◆ Provided material ◆
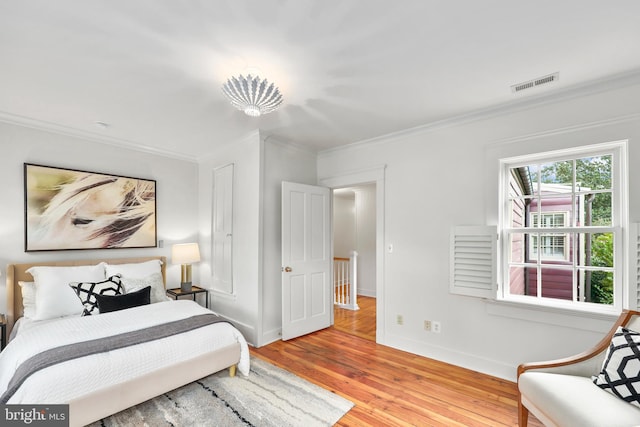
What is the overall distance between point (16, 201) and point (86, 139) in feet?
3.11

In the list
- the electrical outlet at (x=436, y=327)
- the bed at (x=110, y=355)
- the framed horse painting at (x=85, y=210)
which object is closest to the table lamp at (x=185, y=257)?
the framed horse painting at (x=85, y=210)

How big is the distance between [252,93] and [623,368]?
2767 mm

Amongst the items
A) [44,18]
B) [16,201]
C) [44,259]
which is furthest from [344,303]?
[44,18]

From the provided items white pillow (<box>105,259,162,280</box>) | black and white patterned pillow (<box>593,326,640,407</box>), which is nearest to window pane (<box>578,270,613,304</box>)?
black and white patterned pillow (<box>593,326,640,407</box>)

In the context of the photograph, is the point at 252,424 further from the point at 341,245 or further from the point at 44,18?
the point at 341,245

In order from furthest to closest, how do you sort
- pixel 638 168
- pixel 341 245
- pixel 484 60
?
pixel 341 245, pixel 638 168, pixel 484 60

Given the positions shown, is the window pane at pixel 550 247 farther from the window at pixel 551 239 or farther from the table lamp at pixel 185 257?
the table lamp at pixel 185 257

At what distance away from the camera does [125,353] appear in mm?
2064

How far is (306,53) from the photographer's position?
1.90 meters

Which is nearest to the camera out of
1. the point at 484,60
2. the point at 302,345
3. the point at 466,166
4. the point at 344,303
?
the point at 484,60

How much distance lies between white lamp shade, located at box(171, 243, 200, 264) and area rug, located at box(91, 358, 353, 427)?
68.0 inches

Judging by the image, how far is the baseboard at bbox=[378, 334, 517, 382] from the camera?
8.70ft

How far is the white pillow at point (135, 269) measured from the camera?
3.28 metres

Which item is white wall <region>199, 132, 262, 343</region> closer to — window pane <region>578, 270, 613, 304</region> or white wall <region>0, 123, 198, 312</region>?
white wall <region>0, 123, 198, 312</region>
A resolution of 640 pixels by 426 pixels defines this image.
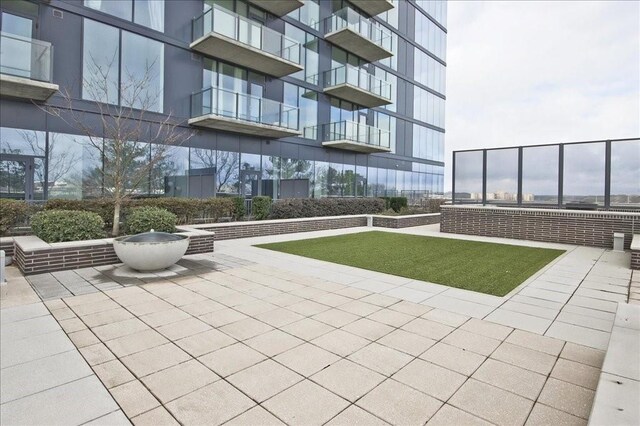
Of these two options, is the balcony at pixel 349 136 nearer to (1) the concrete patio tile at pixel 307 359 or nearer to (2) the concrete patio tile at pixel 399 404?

* * *

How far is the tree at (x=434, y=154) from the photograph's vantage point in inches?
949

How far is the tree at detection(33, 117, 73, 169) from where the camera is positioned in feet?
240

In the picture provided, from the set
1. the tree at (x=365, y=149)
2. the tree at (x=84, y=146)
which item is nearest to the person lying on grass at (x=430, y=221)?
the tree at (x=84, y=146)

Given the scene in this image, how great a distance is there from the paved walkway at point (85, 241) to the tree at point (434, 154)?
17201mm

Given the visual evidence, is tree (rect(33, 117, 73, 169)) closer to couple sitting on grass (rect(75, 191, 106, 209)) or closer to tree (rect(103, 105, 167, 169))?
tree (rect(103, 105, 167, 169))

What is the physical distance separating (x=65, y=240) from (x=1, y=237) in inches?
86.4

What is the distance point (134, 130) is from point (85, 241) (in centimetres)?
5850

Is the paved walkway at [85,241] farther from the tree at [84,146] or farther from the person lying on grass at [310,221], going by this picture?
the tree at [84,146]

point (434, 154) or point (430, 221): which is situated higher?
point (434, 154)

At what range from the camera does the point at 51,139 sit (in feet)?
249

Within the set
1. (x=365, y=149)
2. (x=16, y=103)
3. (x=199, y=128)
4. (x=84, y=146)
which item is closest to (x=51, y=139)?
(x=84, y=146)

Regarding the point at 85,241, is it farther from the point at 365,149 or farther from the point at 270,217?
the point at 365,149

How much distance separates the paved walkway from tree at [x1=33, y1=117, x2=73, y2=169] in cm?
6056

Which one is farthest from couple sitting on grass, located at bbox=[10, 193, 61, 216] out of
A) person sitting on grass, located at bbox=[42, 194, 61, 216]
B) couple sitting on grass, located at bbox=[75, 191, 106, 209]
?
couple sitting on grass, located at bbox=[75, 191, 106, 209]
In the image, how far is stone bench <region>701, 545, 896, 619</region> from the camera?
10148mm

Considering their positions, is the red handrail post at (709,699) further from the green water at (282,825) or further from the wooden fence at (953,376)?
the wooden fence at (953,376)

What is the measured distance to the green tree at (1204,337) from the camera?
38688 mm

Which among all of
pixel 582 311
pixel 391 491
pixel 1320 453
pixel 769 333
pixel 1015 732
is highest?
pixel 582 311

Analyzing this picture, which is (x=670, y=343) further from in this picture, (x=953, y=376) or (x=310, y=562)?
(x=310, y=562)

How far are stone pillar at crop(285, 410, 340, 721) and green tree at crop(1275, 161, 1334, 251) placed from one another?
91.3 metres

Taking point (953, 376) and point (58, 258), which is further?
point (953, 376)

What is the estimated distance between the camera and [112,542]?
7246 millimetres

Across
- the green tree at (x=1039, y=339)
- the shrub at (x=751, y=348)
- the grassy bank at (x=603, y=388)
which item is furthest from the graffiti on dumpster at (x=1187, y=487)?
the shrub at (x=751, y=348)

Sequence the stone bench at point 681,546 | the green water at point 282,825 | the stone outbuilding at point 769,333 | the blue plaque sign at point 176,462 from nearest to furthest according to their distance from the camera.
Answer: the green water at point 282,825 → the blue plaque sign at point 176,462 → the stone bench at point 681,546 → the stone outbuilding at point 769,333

◆ Do this ◆
Copy out the records from the line containing "Which one is" down to the line containing "Answer: the green", reproducing each line unchanged, both of those lines included.

◆ Task response ◆
Which one is farthest from couple sitting on grass, located at bbox=[10, 193, 61, 216] out of
A) person sitting on grass, located at bbox=[42, 194, 61, 216]
B) couple sitting on grass, located at bbox=[75, 191, 106, 209]
?
couple sitting on grass, located at bbox=[75, 191, 106, 209]
In the image, how far is stone bench <region>701, 545, 896, 619</region> from the camera?
10148mm

Considering their positions, is the red handrail post at (709,699) further from the green water at (282,825) or further from the wooden fence at (953,376)?
the wooden fence at (953,376)

What is the measured distance to the green tree at (1204,337) from the camera?
38688 mm

Which among all of
pixel 582 311
pixel 391 491
pixel 1320 453
pixel 769 333
pixel 1015 732
is highest?
pixel 582 311

Analyzing this picture, which is (x=670, y=343) further from in this picture, (x=953, y=376) or (x=310, y=562)?
(x=310, y=562)

How far are stone pillar at crop(285, 410, 340, 721) and green tree at crop(1275, 161, 1334, 251) placed from one another?
91.3 metres

Taking point (953, 376) and point (58, 258), which is further?
point (953, 376)

What is the estimated distance between the camera and [112,542]?
7246 millimetres

Across
- the green tree at (x=1039, y=339)
- the shrub at (x=751, y=348)
- the grassy bank at (x=603, y=388)
which item is furthest from the graffiti on dumpster at (x=1187, y=487)?
the shrub at (x=751, y=348)

Sequence the stone bench at point 681,546 | the green water at point 282,825 | the stone outbuilding at point 769,333 | the blue plaque sign at point 176,462 from nearest to furthest according to their distance from the camera.
Answer: the green water at point 282,825 → the blue plaque sign at point 176,462 → the stone bench at point 681,546 → the stone outbuilding at point 769,333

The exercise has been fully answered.